RSU tax withholding for foreign sub employees addressed


The IRS has released Chief Counsel Advice (CCA 202327014) with guidance on whether a domestic U.S. parent company must apply income tax withholding and payroll taxes to restricted stock units (RSUs) granted to common law employees when the employees are transferred to a subsidiary controlled foreign corporation (CFC) before the RSUs vest.


RSUs are a form of equity compensation in which an employer promises to transfer company stock and/or cash at some point after the employees have satisfied the specified vesting conditions (for example, remaining continuously employed through the vesting date). RSUs typically generate taxable income when the stock is transferred to the employees, which occurred shortly after the vesting date in the RSUs addressed in the CCA.


The guidance addresses the application of payroll taxes for Medicare and Social Security under the Federal Insurance Contributions Act (FICA) and federal income tax withholding (FITW) for employees who were either U.S. citizens or remained U.S. residents during all relevant times, including before and after they were transferred to the CFC.


Under the particular facts addressed in the CCA, the IRS concluded that the taxable income generated by the RSUs are wages for FTIW purposes and the U.S. parent is responsible for withholding and reporting with respect to the entire taxable compensation, including any portion attributable to the services performed during the vesting period while the employees were performing services as common law employees of the CFC entirely outside of the U.S. In reaching these conclusions, the IRS noted that Treas. Reg. Sec. 31.3401(a)-1(b)(7) provides that FITW wages generally include compensation for services performed by a citizen or resident of the U.S. as an employee of a foreign corporation, unrelated to whether the foreign corporation is engaged in a trade or business within the U.S.


However, the IRS also noted that the CCA does not address whether the exception provided in Section 3401(a)(8)(A) applies. This exception generally provides that FITW wages do not include compensation paid for services performed by a U.S. citizen in a foreign country if, at the time the compensation is paid, either (i) it is reasonable to believe the compensation will be excluded from gross income under Section 911 (which allows for the exclusion of certain foreign earned income), or (ii) the employer is required by the law of the foreign country to withhold income taxes upon such compensation. In addition, the CCA noted that it does not address the potential implications on the analysis if the CFC’s country has an income tax treaty with the U.S. 


The IRS also concluded that the portion of the RSU income attributable to the services performed for the CFC outside of the U.S. are not considered wages for FICA tax purposes because the definition of “employment” for FICA purposes generally excludes services performed outside the U.S. for an employer that is not an “American employer” (which is generally defined to exclude foreign corporations).

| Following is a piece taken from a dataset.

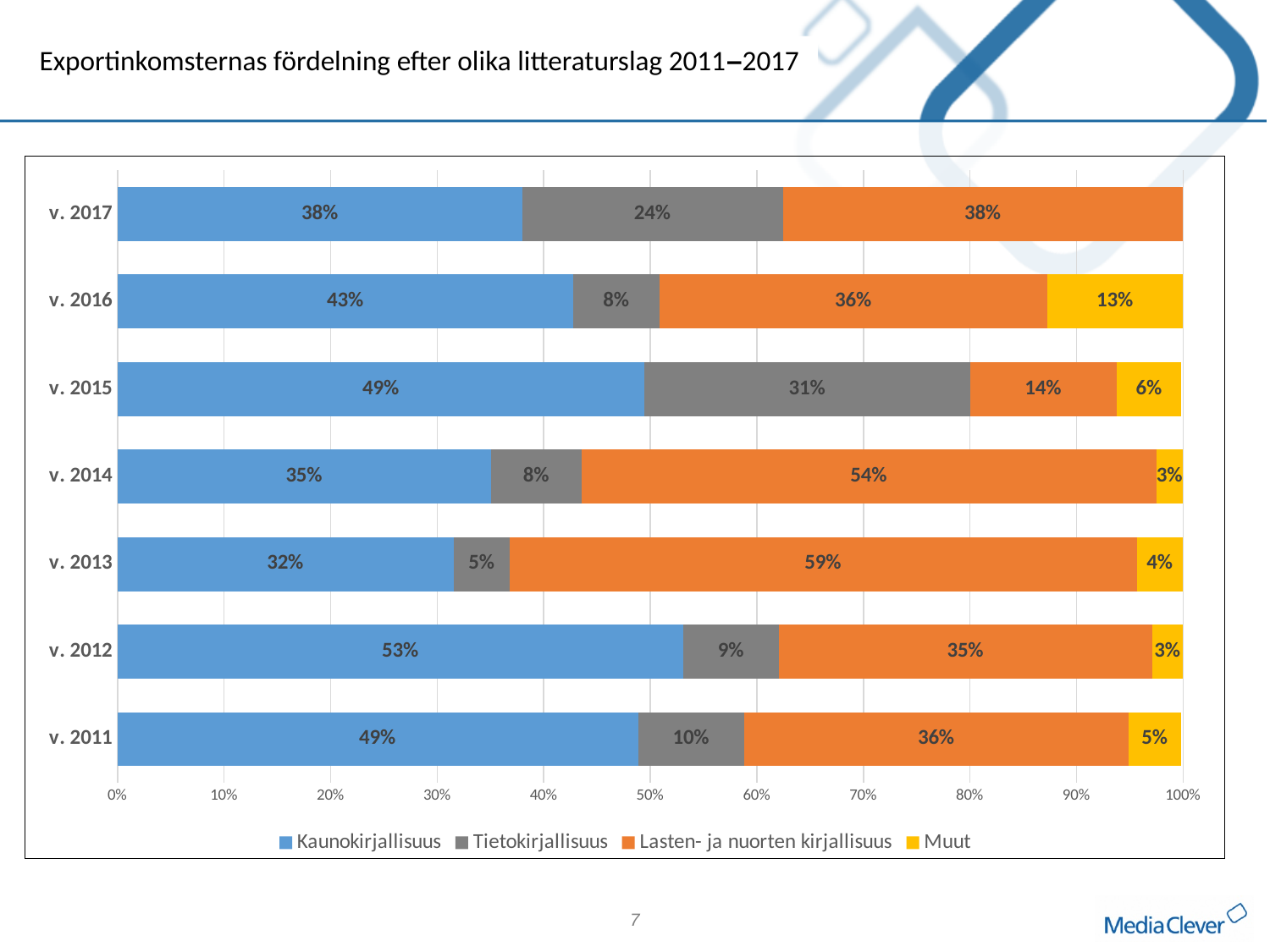
What is the title of the slide? Exportinkomsternas fördelning efter olika litteraturslag 2011–2017 Which is larger in v. 2016: Kaunokirjallisuus or Lasten- ja nuorten kirjallisuus? Kaunokirjallisuus What is the value for Lasten- ja nuorten kirjallisuus in v. 2013? 59% What is the difference between the Lasten- ja nuorten kirjallisuus share in v. 2014 and in v. 2015? 40% How many series does the legend list? 4 In which year is the Kaunokirjallisuus share the highest? v. 2012 In which year is the Tietokirjallisuus share the lowest? v. 2013 What kind of chart is shown on the slide? Stacked bar chart What is the value for Muut in v. 2016? 13% What is the value for Kaunokirjallisuus in v. 2017? 38% How many years are shown on the chart? 7 What is the value for Tietokirjallisuus in v. 2015? 31%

The IRS explained further that an employer must use a reasonable method for allocating the amount of the RSU income that is attributable to services performed in the U.S., and indicated that, under the particular facts addressed in the CCA, the time basis apportionment method prescribed in Sections 861 and 862 for determining the source of services income could be used to determine the total RSU income subject to FICA taxes.


The IRS also emphasized that the existence of a Social Security totalization agreement between the U.S. and the CFC’s foreign country could impact whether FICA taxes are owed on the portion of the RSU income attributable to services performed for the U.S. parent in the U.S. Similarly, an agreement under Section 3121(l) by the U.S. parent could also impact whether FICA taxes are owed for services performed for the CFC outside of the U.S.